• Given text
- - - -

Australian fashion designer

Bianca Spender (born 1976) is an Australian fashion designer.

== Early life ==
Spender was born in 1976 to Italian Australian fashion designer Carla Zampatti and former Liberal politician John Spender.

About her family, she stated "I grew up in the shadow of a larger-than-life mother, who was passionate about her success, and passionate about teaching her children to understand the value of money, hard work, and independence. My father, on the other hand, was an intellectual, a diplomat and a quiet, considerate thinker from a privileged family".

Spender earned a Bachelor of Commerce at the East Sydney Fashion Design School.

== Career ==
Spender started her fashion career designing in her mother’s studio from age 12. After completing her degree, Spender travelled to Italy and Paris to immerse herself in pattern making and design. She eventually joined the Carla Zampatti brand and launched "Bianca Spender for Carla Zampatti".

- - - -

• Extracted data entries
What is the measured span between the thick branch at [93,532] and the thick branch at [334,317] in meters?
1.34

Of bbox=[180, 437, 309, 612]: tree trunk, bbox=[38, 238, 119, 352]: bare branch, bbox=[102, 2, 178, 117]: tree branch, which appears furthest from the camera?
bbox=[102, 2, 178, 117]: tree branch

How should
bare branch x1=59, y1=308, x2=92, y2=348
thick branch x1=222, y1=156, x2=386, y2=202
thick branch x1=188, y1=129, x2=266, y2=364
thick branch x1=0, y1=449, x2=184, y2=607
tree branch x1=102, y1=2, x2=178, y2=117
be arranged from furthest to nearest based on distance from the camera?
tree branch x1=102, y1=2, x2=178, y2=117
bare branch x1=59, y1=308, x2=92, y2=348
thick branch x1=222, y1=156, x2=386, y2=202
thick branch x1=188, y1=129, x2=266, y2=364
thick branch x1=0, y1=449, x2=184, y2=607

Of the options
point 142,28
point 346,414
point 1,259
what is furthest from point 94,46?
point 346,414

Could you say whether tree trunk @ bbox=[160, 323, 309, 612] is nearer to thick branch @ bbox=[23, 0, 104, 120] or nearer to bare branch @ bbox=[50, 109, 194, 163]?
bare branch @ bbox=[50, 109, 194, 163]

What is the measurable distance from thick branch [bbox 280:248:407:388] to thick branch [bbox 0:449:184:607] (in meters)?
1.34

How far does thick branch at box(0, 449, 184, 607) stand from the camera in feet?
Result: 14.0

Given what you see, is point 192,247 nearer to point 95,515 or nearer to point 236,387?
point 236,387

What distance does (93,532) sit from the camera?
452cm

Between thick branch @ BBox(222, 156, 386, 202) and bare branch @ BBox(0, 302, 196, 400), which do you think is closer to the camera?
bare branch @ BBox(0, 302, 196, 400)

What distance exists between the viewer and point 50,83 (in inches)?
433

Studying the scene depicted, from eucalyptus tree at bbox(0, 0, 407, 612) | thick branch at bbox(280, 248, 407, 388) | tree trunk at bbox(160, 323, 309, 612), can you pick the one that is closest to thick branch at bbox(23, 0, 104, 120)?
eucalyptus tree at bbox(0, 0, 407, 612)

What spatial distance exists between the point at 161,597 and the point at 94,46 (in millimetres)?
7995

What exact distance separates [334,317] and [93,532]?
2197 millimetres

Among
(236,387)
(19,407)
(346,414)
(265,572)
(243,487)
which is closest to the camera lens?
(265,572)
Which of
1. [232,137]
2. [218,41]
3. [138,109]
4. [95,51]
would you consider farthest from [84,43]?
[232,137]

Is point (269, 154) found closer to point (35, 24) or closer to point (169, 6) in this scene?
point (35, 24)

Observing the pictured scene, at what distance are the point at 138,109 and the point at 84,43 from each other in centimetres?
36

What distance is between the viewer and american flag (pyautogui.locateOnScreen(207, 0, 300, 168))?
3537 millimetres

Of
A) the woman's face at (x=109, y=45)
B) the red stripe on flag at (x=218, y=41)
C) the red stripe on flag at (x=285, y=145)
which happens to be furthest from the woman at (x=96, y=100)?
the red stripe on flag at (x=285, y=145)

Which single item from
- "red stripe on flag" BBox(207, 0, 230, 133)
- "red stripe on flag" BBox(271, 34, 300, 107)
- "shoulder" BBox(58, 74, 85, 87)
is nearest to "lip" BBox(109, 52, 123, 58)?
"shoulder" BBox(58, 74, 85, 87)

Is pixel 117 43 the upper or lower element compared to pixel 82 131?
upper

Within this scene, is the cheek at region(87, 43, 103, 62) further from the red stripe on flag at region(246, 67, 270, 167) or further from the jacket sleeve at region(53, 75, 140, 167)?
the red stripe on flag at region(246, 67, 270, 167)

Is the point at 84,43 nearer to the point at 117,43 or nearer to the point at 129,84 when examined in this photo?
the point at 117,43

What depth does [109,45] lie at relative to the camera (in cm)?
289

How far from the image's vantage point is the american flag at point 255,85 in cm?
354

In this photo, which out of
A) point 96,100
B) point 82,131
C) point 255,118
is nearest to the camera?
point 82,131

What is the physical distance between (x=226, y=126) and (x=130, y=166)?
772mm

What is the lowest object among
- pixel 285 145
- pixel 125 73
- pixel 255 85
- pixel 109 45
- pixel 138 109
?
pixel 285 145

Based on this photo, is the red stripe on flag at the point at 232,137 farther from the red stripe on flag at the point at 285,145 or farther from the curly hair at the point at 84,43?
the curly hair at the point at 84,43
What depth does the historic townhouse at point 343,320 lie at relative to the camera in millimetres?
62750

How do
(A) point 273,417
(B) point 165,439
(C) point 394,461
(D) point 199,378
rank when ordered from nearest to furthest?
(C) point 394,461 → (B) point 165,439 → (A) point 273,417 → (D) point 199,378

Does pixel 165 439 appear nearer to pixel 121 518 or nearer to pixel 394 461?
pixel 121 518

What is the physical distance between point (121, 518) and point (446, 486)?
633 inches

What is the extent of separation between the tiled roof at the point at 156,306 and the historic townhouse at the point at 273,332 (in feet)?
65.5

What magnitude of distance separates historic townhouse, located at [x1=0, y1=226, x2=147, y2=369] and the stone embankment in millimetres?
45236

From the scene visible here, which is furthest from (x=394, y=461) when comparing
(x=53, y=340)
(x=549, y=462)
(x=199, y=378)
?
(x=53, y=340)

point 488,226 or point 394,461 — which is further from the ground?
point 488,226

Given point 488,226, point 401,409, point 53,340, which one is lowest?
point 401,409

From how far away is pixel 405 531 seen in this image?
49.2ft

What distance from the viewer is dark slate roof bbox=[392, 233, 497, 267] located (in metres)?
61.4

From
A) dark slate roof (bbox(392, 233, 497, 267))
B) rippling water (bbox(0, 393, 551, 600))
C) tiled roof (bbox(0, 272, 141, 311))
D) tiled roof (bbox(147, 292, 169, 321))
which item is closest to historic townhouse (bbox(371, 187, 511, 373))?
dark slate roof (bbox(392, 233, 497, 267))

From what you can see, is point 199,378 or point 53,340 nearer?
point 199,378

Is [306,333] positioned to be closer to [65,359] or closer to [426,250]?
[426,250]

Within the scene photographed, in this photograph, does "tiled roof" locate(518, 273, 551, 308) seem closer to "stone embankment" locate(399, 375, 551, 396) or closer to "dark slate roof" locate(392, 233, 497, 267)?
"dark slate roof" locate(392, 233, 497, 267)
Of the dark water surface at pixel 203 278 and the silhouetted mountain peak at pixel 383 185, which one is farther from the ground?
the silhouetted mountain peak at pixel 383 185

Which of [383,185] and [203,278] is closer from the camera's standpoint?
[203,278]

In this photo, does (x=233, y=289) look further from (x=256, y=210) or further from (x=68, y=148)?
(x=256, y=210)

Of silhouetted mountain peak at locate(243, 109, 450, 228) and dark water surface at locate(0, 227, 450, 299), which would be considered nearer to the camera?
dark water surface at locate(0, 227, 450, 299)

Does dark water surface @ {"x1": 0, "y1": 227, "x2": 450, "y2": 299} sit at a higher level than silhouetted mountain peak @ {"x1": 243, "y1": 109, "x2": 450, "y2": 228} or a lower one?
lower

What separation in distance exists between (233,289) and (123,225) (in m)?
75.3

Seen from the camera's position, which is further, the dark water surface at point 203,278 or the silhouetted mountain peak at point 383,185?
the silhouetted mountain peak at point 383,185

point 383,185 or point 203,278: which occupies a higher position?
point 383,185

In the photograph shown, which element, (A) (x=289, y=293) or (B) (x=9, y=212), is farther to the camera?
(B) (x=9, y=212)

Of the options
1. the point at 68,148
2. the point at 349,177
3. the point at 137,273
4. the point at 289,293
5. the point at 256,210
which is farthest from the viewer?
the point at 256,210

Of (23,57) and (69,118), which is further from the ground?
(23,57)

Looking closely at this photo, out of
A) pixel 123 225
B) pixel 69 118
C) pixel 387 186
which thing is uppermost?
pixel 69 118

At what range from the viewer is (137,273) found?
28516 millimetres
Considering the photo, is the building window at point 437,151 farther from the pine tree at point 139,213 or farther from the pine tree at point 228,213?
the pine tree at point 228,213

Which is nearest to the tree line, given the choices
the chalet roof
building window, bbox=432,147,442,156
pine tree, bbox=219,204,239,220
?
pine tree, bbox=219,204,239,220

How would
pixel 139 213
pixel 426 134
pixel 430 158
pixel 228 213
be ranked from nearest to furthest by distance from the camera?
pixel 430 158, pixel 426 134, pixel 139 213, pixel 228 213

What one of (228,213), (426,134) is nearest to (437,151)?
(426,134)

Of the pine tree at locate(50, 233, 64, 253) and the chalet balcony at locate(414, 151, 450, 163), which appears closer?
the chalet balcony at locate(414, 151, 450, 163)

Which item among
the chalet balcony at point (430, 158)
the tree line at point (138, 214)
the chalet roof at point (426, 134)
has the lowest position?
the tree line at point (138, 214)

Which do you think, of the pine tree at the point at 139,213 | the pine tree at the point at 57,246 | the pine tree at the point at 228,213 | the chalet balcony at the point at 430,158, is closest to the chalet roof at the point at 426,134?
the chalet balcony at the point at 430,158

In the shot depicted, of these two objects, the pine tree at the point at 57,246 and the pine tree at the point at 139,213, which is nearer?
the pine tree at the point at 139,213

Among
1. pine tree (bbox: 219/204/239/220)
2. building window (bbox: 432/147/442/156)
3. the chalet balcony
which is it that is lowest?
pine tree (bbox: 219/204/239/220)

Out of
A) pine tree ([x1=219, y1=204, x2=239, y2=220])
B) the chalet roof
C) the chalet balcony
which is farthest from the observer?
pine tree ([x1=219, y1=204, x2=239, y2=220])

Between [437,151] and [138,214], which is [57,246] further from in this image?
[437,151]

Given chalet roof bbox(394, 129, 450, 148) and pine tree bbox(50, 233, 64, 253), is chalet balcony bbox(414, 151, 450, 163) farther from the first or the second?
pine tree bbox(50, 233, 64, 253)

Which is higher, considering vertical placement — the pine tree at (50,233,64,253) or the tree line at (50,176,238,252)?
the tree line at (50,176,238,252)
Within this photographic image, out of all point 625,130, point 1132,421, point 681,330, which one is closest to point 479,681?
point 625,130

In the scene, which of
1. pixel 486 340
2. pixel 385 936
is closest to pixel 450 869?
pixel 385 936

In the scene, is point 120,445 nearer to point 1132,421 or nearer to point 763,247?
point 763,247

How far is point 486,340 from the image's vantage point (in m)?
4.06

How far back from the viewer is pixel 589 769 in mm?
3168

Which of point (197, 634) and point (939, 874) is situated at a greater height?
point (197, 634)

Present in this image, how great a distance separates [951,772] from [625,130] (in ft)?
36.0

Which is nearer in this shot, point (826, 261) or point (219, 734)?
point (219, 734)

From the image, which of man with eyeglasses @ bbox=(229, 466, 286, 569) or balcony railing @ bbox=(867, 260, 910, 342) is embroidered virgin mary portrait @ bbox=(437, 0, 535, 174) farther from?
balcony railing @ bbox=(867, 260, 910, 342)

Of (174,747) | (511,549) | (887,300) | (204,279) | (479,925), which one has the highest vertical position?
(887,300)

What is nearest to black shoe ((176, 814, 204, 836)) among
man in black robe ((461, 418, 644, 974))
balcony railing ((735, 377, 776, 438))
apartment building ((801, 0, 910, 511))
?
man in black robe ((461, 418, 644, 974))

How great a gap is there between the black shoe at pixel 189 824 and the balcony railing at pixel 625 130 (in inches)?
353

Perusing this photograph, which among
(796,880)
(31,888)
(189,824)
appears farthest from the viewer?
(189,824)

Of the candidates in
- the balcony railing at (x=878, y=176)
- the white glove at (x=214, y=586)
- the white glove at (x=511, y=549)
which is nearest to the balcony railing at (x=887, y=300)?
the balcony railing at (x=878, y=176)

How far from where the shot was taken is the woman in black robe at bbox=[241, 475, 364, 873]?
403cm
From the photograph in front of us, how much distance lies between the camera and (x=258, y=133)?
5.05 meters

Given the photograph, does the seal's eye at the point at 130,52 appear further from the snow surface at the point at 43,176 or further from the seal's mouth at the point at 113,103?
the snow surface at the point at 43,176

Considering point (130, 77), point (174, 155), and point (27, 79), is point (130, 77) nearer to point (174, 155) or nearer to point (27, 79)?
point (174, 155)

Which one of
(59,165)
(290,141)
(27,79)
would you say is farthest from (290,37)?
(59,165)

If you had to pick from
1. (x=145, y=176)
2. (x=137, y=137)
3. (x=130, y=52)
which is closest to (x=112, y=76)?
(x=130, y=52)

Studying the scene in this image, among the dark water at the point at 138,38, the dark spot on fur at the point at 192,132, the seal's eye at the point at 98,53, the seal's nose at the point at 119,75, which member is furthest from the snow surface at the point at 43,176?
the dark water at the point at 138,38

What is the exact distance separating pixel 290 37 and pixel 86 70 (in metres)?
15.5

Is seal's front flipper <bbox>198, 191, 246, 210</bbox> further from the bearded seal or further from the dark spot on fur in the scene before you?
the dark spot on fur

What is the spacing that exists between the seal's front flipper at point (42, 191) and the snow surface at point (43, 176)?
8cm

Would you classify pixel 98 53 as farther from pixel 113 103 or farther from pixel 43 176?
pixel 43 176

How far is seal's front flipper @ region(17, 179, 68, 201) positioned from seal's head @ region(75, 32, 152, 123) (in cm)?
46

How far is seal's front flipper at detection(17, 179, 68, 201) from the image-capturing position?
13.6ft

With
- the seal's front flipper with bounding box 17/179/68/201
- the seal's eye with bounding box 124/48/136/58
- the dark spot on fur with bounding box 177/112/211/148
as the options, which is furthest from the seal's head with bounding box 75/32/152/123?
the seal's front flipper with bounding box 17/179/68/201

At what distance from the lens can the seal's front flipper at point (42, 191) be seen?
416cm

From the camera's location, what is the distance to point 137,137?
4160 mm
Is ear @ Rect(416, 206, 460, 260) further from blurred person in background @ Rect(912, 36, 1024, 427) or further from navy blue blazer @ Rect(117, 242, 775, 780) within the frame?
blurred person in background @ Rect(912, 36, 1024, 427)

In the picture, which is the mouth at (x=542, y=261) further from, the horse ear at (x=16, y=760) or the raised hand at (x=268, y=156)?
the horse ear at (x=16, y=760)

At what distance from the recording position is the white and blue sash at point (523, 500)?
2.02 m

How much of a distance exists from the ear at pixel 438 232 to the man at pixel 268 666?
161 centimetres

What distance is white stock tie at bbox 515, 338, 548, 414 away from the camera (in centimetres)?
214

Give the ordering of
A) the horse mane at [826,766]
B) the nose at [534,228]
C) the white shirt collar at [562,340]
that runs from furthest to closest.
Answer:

- - - -

• What this exercise asks
[a] Rewrite the Bianca Spender text from the words "Bianca Spender (born" through "politician John Spender.", replacing "former Liberal politician" with "former politician".
[b] According to the Bianca Spender text, at what age did Spender begin designing in her mother's studio?
[c] Can you continue the text about Bianca Spender from where it ends?

• Outputs by task
[a]
Bianca Spender (born 1976) is an Australian fashion designer.

== Early life ==
Spender was born in 1976 to Italian Australian fashion designer Carla Zampatti and former politician John Spender.

[b] From age 12.

[c]
In 2017 Spender branched out with her own namesake label, 'Bianca Spender', which was initially stocked through David Jones stores.
== Personal life ==

Spender has a sister, businesswoman and politician Allegra Spender, and a half-brother.

She lives in Sydney with husband Sam McGuinness, whom she met in 2005 at a gig. The couple have two sons.

Spender is interested in healthy living and is a vegetarian.